## Text section
⁂

Clifton resident Dr. Fred Garrison was surprised earlier this year when he was named Veterinarian of the Year by the Virginia Veterinary Medical Association at its annual conference in Roanoke.
“I’m not sure I’m ever going to believe my wife again,” he joked, explaining how she arranged for 19 family members from across the country to be at the conference, while keeping both the arrangements and the award itself a secret from him for two or three months. Garrison established the Centreville Animal Hospital in 1975 and has been operating it ever since.
“He almost fainted,” said Steve Rogers, who was also involved in the surprise. Because Garrison wasn’t going to attend the meeting, Rogers and Kathy, Garrison’s wife of 33 years, had to come up with an “emergency” to convince him to go. Garrison was scheduled to make a report on the first day of the four-day conference, but then he drove back to work the next day so that another veterinarian could attend. In order to get him to return, the two concocted a story that he had to prepare another report for the following day.
“The fun was getting all his family there and getting him there,” said Rogers, a veterinarian at the Falls Church Animal Hospital. He and Garrison met when they served as officers in the District of Columbia Academy of Veterinary Medicine in 1975. They also served on the board of directors for the VVMA at the same time and the two continue to be both colleagues and good friends.
Garrison became interested in veterinary medicine while he was attending Cornell University. He was working as a barn-helper assisting a veterinarian to clean the wound of a cow that had to undergo a radical mastectomy when he made his decision. “It survived and did well and that spurred me on [to become a veterinarian],” he said. In 1971, he graduated from the New York State College of Veterinary Medicine at Cornell with a Doctor of Veterinary Medicine Degree (DVM).
Garrison says his award was “due to efforts that took me away from the practice,” and credits his staff for allowing him the time for outside activities. Aside from his work with the VVMA, Garrison has been a member of the American Veterinary Medical Association for over 30 years and a member of the Northern Virginia Veterinary Medical Association for more than 20 years. He is also a member of the American Animal Hospital Association and a consultant at the Emergency Veterinary Clinic of Northern Virginia. In 1999, he received the Veterinary Service Award, also given by the VVMA.
“He’s done quite a bit for the [VVMA] and the locality,” said Robin Schmitz, executive director of the VVMA since 1997. Though not on the eight-person committee that awarded Garrison the honor, she worked with him directly when Garrison served as the Association’s treasurer from 1995-2000.
“Recognition from your peers is the most important award you can win in a profession,” said Rogers, who received his own Paul F. Landis award about six years ago. “He’s a veterinarian’s veterinarian. He’s someone we all look up to and respect.”
The Paul F. Landis award is the state’s most prestigious veterinary award. Three criteria are used to determine eligibility for the award: individual activities as a veterinarian, exceptional contributions to organizational activities at the national, state and local levels and involvement in community activities.
During the presentation, Garrison was recognized as fulfilling all of these criteria as well as having the “qualities of compassion, selflessness, generosity, integrity, dedication and honor.”

⁂

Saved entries

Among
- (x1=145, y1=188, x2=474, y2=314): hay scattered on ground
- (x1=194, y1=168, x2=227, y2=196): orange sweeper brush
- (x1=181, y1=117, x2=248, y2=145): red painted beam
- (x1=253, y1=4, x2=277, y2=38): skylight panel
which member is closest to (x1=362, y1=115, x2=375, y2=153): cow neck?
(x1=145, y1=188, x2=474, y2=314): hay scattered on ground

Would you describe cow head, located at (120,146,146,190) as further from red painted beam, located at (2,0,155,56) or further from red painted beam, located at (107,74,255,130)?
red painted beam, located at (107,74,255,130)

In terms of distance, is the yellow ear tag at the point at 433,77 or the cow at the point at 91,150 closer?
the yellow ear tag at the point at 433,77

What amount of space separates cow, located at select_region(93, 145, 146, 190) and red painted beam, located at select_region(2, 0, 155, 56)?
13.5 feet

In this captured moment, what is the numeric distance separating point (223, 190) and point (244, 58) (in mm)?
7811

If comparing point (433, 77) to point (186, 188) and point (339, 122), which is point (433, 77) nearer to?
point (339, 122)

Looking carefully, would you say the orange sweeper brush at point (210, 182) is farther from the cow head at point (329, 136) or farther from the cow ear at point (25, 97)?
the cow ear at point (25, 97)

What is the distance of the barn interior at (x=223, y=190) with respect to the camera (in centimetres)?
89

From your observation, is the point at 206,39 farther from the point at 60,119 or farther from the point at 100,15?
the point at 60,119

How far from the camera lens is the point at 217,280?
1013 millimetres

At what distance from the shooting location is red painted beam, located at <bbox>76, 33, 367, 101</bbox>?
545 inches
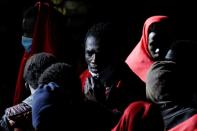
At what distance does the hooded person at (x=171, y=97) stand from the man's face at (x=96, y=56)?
84cm

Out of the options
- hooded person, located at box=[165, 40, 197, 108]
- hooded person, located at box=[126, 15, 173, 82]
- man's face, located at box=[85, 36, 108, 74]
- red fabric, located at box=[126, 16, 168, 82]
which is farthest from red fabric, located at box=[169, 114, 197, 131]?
red fabric, located at box=[126, 16, 168, 82]

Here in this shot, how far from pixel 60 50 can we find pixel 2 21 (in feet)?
3.90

⁂

List the qualities that the article above about Fred Garrison's award says he was recognized as having during the presentation.

## Solution
Compassion, selflessness, generosity, integrity, dedication, honor